* Problem
What is needed is an exact repeat of the lines from the line containing "From (x=252, y=269)" through the final line of the entries below, and nothing else.

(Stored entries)
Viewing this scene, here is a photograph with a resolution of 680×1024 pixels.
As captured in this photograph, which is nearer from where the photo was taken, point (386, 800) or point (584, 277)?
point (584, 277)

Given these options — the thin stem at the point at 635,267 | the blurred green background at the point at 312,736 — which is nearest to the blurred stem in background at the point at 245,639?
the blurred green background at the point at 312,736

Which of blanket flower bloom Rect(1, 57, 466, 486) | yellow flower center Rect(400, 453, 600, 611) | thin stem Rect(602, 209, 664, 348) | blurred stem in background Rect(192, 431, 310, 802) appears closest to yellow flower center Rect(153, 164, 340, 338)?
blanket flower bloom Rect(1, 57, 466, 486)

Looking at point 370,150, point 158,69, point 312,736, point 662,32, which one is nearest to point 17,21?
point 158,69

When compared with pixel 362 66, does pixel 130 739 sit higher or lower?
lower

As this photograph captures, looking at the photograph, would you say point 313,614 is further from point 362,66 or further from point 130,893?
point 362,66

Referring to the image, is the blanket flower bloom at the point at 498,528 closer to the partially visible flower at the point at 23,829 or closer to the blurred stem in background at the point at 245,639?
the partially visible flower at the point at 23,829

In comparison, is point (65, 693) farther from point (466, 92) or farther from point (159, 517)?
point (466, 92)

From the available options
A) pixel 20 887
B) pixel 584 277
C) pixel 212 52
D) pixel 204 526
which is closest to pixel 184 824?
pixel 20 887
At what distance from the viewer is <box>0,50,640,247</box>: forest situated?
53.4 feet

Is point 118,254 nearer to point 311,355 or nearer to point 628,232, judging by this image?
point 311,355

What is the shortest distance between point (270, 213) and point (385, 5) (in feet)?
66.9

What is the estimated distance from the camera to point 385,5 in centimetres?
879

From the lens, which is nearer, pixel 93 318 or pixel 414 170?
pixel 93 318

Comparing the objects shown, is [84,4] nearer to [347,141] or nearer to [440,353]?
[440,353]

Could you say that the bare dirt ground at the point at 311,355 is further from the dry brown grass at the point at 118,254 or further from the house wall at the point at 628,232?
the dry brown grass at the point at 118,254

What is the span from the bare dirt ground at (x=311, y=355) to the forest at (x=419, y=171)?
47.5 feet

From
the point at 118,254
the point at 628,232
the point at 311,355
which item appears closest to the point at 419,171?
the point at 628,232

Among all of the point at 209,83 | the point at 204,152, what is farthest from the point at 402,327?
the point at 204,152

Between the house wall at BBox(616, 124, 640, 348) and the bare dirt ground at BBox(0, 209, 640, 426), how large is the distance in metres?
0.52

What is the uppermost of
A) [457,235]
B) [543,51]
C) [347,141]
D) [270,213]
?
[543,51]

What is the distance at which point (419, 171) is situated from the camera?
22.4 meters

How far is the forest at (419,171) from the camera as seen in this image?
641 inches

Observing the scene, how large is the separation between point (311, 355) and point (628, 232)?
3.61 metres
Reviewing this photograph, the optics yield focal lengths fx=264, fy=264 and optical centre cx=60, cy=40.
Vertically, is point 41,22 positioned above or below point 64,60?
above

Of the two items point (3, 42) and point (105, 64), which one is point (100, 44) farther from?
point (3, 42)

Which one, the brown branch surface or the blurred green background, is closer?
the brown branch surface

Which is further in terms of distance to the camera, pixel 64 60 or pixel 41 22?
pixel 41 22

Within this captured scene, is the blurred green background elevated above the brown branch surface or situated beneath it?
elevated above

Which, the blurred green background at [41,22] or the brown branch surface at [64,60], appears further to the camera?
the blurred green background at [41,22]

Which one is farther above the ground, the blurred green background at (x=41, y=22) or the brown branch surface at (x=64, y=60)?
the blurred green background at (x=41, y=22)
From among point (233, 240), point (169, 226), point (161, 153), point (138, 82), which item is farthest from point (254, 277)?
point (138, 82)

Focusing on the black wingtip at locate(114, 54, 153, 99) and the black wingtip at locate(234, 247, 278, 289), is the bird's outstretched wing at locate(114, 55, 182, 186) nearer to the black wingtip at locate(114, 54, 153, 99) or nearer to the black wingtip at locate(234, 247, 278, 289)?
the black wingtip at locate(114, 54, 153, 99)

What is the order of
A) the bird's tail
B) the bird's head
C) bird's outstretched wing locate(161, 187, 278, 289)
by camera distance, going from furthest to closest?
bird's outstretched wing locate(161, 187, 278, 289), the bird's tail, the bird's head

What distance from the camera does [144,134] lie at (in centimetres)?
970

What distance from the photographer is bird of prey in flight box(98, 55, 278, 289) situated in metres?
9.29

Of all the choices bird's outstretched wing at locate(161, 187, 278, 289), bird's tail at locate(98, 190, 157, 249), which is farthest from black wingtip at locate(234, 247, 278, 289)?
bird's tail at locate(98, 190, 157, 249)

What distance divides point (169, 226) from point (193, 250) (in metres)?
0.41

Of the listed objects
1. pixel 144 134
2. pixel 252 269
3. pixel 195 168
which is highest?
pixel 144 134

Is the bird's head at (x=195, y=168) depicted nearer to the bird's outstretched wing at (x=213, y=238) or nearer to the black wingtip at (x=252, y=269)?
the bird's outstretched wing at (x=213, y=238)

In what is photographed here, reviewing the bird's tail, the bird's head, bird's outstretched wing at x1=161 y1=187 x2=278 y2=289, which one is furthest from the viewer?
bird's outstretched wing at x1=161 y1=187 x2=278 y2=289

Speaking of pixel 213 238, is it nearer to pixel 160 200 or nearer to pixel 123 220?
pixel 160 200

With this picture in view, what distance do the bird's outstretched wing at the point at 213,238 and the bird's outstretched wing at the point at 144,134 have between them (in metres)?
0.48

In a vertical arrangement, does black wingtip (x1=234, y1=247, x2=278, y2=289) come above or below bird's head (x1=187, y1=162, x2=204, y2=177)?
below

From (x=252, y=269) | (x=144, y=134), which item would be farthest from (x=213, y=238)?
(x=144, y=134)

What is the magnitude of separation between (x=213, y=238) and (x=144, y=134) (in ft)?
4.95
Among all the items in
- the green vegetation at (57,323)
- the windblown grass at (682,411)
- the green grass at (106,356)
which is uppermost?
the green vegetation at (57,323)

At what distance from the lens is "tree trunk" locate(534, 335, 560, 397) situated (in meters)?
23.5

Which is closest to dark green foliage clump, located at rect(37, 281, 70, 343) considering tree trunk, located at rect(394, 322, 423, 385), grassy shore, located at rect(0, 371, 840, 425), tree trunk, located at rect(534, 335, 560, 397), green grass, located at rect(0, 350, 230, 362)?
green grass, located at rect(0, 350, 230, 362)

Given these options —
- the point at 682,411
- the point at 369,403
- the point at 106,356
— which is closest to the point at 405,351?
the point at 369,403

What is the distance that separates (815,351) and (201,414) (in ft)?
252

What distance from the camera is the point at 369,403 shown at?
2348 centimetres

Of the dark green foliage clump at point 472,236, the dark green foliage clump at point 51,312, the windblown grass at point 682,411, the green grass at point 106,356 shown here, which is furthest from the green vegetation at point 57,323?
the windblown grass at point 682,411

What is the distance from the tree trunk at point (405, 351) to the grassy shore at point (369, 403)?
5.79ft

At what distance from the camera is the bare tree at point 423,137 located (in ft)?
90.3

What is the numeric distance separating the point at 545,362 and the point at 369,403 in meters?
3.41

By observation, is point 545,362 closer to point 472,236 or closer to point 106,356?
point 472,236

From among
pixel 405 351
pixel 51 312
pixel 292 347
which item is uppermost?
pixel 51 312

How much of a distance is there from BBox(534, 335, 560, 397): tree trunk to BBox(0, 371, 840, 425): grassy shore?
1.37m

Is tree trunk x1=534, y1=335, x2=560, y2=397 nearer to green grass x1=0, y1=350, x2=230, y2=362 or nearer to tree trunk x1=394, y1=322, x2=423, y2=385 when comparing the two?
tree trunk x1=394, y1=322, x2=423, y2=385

* Result
From (x=252, y=269) | (x=144, y=134), which item would be farthest from (x=213, y=238)?
(x=144, y=134)

What is the magnitude of separation between (x=213, y=238) and (x=144, y=134) (in ft)?
4.95
Among all the items in
- the green vegetation at (57,323)
- the windblown grass at (682,411)
- the green grass at (106,356)
which is uppermost?
the green vegetation at (57,323)

At what distance from the lens is "tree trunk" locate(534, 335, 560, 397) situated (in meters)?
23.5

Which is closest to dark green foliage clump, located at rect(37, 281, 70, 343) considering tree trunk, located at rect(394, 322, 423, 385), grassy shore, located at rect(0, 371, 840, 425), tree trunk, located at rect(534, 335, 560, 397), green grass, located at rect(0, 350, 230, 362)?
green grass, located at rect(0, 350, 230, 362)

Given these options —
- the point at 682,411
- the point at 369,403
- the point at 106,356
— which is closest to the point at 405,351?
the point at 369,403

What is the distance that separates (815,351) and (201,414) (in ft)?
252

What distance from the camera is the point at 369,403 shown at?
2348 centimetres

Of the dark green foliage clump at point 472,236, the dark green foliage clump at point 51,312, the windblown grass at point 682,411, the green grass at point 106,356 shown here, which is furthest from the green vegetation at point 57,323?
the windblown grass at point 682,411

What is the distance from the tree trunk at point (405, 351) to the grassy shore at point (369, 403)?
5.79ft

At what distance from the camera is the bare tree at point 423,137 located (in ft)?
90.3

What is the numeric distance separating the point at 545,362 and the point at 369,403 in meters?
3.41

By observation, is point 545,362 closer to point 472,236 or closer to point 106,356?
point 472,236

From among
pixel 405 351
pixel 51 312
pixel 292 347
which item is uppermost?
pixel 51 312

How much of a distance is there from BBox(534, 335, 560, 397): tree trunk to BBox(0, 371, 840, 425): grassy shore?
1.37m

Is tree trunk x1=534, y1=335, x2=560, y2=397 nearer to green grass x1=0, y1=350, x2=230, y2=362 or nearer to tree trunk x1=394, y1=322, x2=423, y2=385 when comparing the two?
tree trunk x1=394, y1=322, x2=423, y2=385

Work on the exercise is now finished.